In the connection-oriented approach, it’s necessary to pre-establish the path between the source and destination before sending any packets. A virtual circuit is the term for this pre-established path. So, in this approach, each packet contains a virtual circuit identifier that specifies which circuit to pass through. This is why we call this approach Circuit Switching.
On the other hand, in the connectionless approach, the network forwards packets based on the source and destination addressing information they hold. Since there’s no pre-established path, each packet can take different paths between source and destination. For this reason, we call this approach Packet Switching.
3. Datagram Networks
Networks that employ packet switching are called Datagram Networks. They receive this name because, in this context, we usually refer to packets as datagrams.
RFC 1594 defines a datagram as a self-contained, independent entity of data carrying sufficient information to be routed from the source to the destination computer. Datagrams consist of header and payload sections. Their headers include source and destination addresses, which switches use to determine how to forward each datagram to its destination.
In this context, we usually refer to switches in a generic way. It can be either routers (layer 3) or layer 2 switches.
Let’s take a look at an example. The figure below illustrates a datagram network composed of multiple switches and two end devices. Device 1 is sending data to device 2 through the datagram network:
In this example, device 1 splits it into four datagrams to send the data. Each datagram has its source and destination fields set to the addresses of device 1 and device 2, respectively. When the switch nodes receive the datagrams sent by device 1, they can see that these datagrams are addressed to device 2.
Each switch has a forwarding table that indicates the neighboring switch to which it should forward a datagram addressed to a given destination. Switches can periodically update their forwarding tables. Thus, in this example, switches can determine the best next switch to forward each datagram toward device 2 by consulting their forwarding tables.
Depending on network conditions, a switch can forward datagrams addressed to the same destination to different nodes every time.
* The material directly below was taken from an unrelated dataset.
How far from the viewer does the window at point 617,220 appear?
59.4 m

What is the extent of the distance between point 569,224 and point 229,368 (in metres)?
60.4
That’s why, in the figure above, switches forwarded the datagrams via different paths.
As datagrams with the same origin and destination can travel different paths, they can arrive in a different order from the one in which they left. In the figure above, the datagrams were ordered as 4, 3, 2, and 1, but they arrived in the order 3, 4, 2, and 1. Therefore, the end devices of datagram networks often need to reorder the packets they receive to reconstruct the data.
Thus, an important property of datagram networks is that possible switch failures don’t seriously affect communication since the network can forward the datagrams through alternative paths.
However, in datagram networks, it is more difficult to control congestion and provide quality of service. Despite this, several techniques address these issues.
In this article, we learned what datagram networks are. We can conclude that datagram networks use packet switching and can forward packets with the same source and destination along different paths.